What Happens If a Landlord Uses a Key Deposit For a Reason Other Than Replacing a Key?
A Landlord May Require a Key Deposit In An Amount Equivalent to Cost of Replacing the Key. The Key Deposit Must Only Be Used For Replacing the Key. It Is Unlawful to Use the Key Deposit For Any Other Purpose. If Otherwise, a Tenant May Apply to the Landlord Tenant Board For Remedy.
A Helpful Guide On How to Determine Whether a Key Deposit Is Legal and What Conditions Apply
A landlord is lawfully allowed to require a key deposit subject to various conditions. The conditions require that the key deposit be limited to an amount equivalent to the direct costs to replace the key. It is important to note that "direct costs" means the amount properly charged by the supplier of a replacement key (or entry card or other access device) without further sum as compensation for inconvenience, among other things.
The conditions are mandated per the Residential Tenancies Act, 2006, S.O. 2006, Chapter 17 as read in combination with O. Reg. 516/06, being a regulation to the Residential Tenancies Act, 2006, which state:
Residential Tenancies Act, 2006, section 134(1)(a):
134 (1) Unless otherwise prescribed, no landlord shall, directly or indirectly, with respect to any rental unit,
(a) collect or require or attempt to collect or require from a tenant, prospective tenant or former tenant of the rental unit a fee, premium, commission, bonus, penalty, key deposit or other like amount of money whether or not the money is refundable;
Complete Reading Required
At first glance, if someone were to only read the Residential Tenancies Act, 2006 including section 134(1) without further review of section 17, paragraph 3 within O. Reg. 516/06, it would appear that a key deposit is unlawful. Accordingly, significant confusion and disputes may, and sometimes do, arise.
Illegal Applying of Deposit Monies
A landlord will sometimes attempt to use a key deposit for a purpose outside the intent and legal condition that the deposit be restricted to the purpose of replacing the key such as using key deposit money to pay for damage repairs. As shown within the law cited above, using key deposit money for any purpose other than the direct costs of replacing the key is unlawful. Ironically, using the key deposit money to pay the cost of repairing a damaged door appears unlawful.

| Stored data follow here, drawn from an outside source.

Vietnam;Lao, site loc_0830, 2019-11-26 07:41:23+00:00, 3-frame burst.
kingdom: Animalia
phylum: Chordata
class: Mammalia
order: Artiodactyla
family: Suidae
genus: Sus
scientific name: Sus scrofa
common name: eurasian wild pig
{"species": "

When a landlord misapplies or withholds key deposit, a tenant may apply to the Landlord Tenant Board for an Order per section 135(1) of the Residential Tenancies Act, 2006 directing the landlord to properly return the key deposit money to the tenant. Specifically, section 135(1) states:
135 (1) A tenant or former tenant of a rental unit may apply to the Board for an order that the landlord, superintendent or agent of the landlord pay to the tenant any money the person collected or retained in contravention of this Act or the Tenant Protection Act, 1997.
When applying to the Landlord Tenant Board for return of key deposit monies unlawfully withheld or applied to another concern, the tenant must use the mandatory Form T1 document as required by the Landlord Tenant Board.
A landlord may require a key deposit; however, the amount of the deposit must be limited to the direct cost of replacing the key (or card or other access device). The direct cost means that the sum of the deposit must be equivalent to the amount charged by the supplier of the key. The landlord is unable to charge a sum that includes compensation for inconvenience to the landlord, or other sum. Additionally, a key deposit must be applied only to the replacement of a key. It is unlawful for a landlord to apply monies held as a key deposit for any reason such as rent shortfall, repairs of damage, or for loss of anything other than the replacement of the key.